Беглый арестант

Виктор Лысенков
Случилось это в самом начале 1960-х годов. Наш шлакоблочный барак в маленьком подмосковном лесном посёлке, где в многочисленных комнатах с общим коридором по-своему счастливо проживало более полусотни человек, имел большой чердак.

Большой-то он большой, но бестолковый. У него не было пола – угольный шлак из котельной лежал россыпью прямо на подшивных досках, поэтому залезать на чердак, а тем более ходить по нему было рискованно, и родители нам лазить туда запрещали. Даже извечный для нашей запасливой души домашний хлам и то туда не клали, боясь обвала. Только изредка кто-нибудь в ненастье вывешивал бельё для просушки. Слуховые окна были забиты фанерой, поэтому сумрак никогда не покидал чердак.

Как-то осенью поутру на нашем чердаке вдруг кто-то обнаружился. Естественно, бабы (мужики же вечно чем-то заняты!) – кто побоевей – с опаской поднялись по лестнице, чтобы дознаться: кто и зачем удумал свалиться на наши головы. Отродясь такого не бывало! Да и дети кругом: как бы непрошеный гость их не обидел.
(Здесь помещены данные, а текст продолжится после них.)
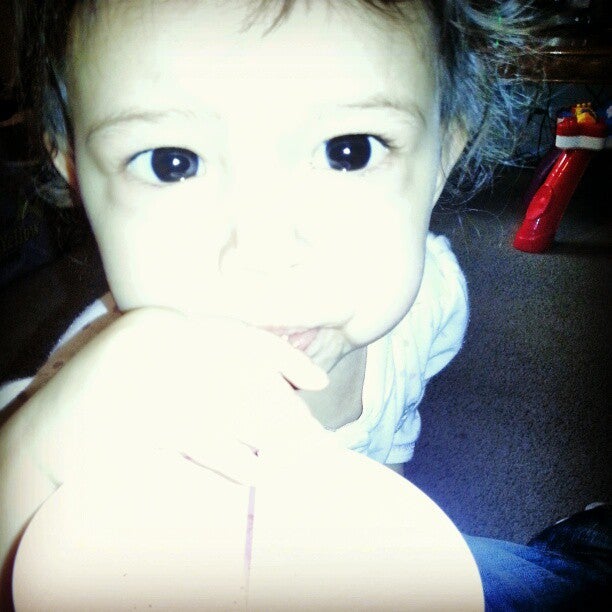 Willow Bend Apartments, 8330 Potranco Rd, San Antonio, TX, Apartments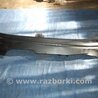 ФОТО Крыша для Honda Accord CU (12.2008 - 03.2013) Киев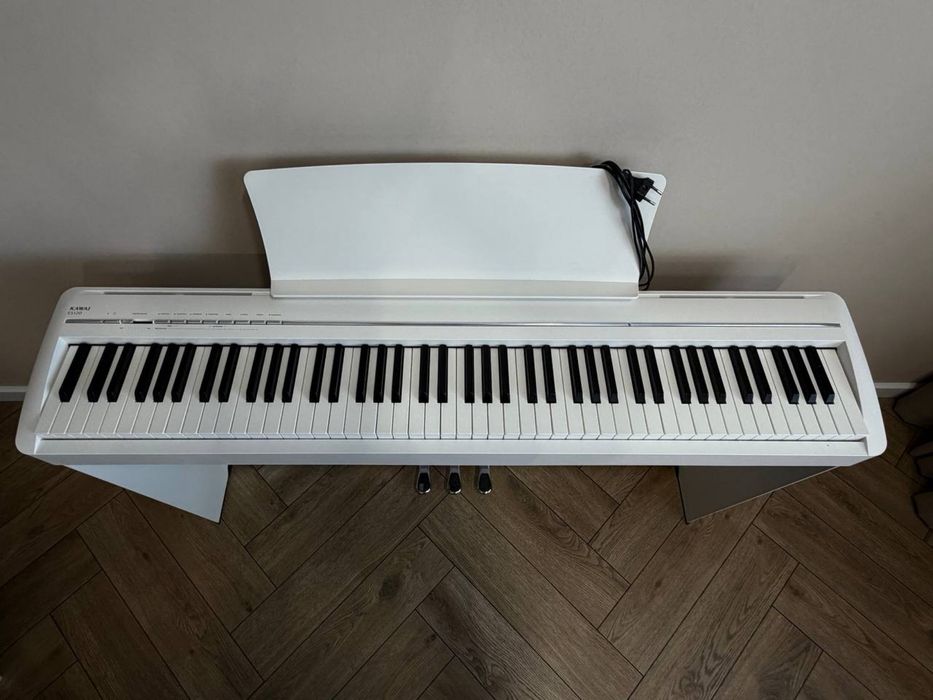 Фортепиано KAWAI ES120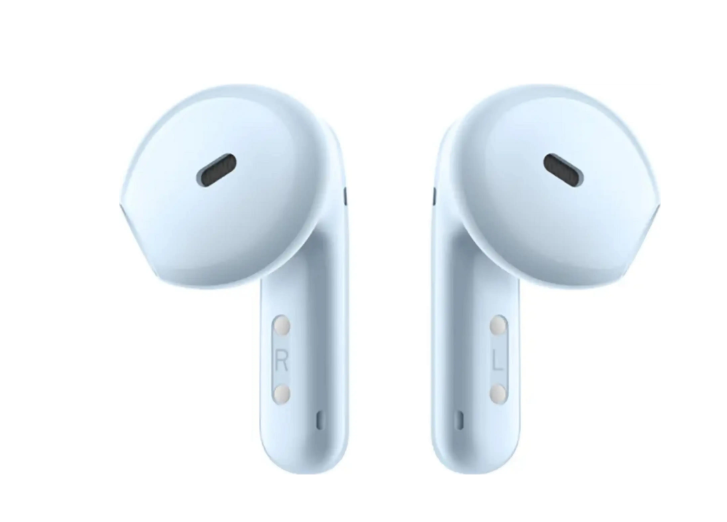 Xiaomi Redmi Buds 6 Active (Blue)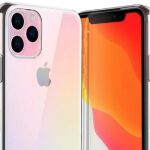 Antes de su presentación el 10 de septiembre ya se conocen muchos detalles del iPhone 11, con tres versiones que mejoran la calidad fotográfica.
В потёмках разглядели забившегося в угол долговязого, худого паренька. Мне, тогда ещё, может быть, восьмилетнему, и то он показался совсем молоденьким и болезненным. Затравленно сжавшись, он признался, что сбежал из-под ареста. 

Стали думать, что делать с беглым. Заявить в милицию? Но чувства опасности парень не вызывал, и материнская жалость к хворому и голодному пересилила законопослушание.

Надо иметь в виду, что в «ту пору чудесную» бывшие узники промеж соседей не были в диковину – многие тогда сиживали отнюдь не за злодейства.

Женщины тут же понанесли бедолаге нехитрой снеди, и тот с жадностью накинулся на неё. Долгонько, видать, не ел…

Новость взбудоражила весь двор, но никто так и не додумался позвонить «куда следует».

И это притом, что двери почти всех барачных комнат не имели запоров ни днём, ни ночью. Скажете: подумаешь, что можно было в то время у простых трудяг взять? Положим, взять в доме всегда что-то можно: не в кромешной же нищете жили – скарб всё же кое-какой был, одежда там, часы, радио, припасы и тому подобное. Просто детей было в семьях много – двери за ними открывать-закрывать замучаешься, никаких ключей не напасёшься. Да и доверие к соседям было почти безграничное – хорошо ведь знали, кто чем дышит за тонкими-то перегородками. Чужие в лесном посёлочке – редкость.

Так и прожил три дня в своём убежище на общественных харчах юный уголовник. Какой уж там грех за ним водился, не ведал никто, но вёл он себя тише воды, ниже травы.

Сомневаюсь, что хоть кто-то представлял себе саму возможность благополучной развязки этой криминальной истории. Наверное, не без тревоги, ожидали: авось «рассосётся» как-нибудь.

Но тут на общую беду вышел из очередного запоя бывший участковый, изгнанный в своё время из органов то ли за пьянство, то ли за бессовестное использование своих властных полномочий, потому не особо жалуемый соседями. Он-то и «стукнул» бывшим коллегам, и участь горемыки была решена.
 
Сердобольных – за недоносительство не привлекли…


(«Воскресенск – моя родина светлая...». Литературный альманах. Выпуск 5. – М.: Интеллект-Центр, 2012. С. 164-168.)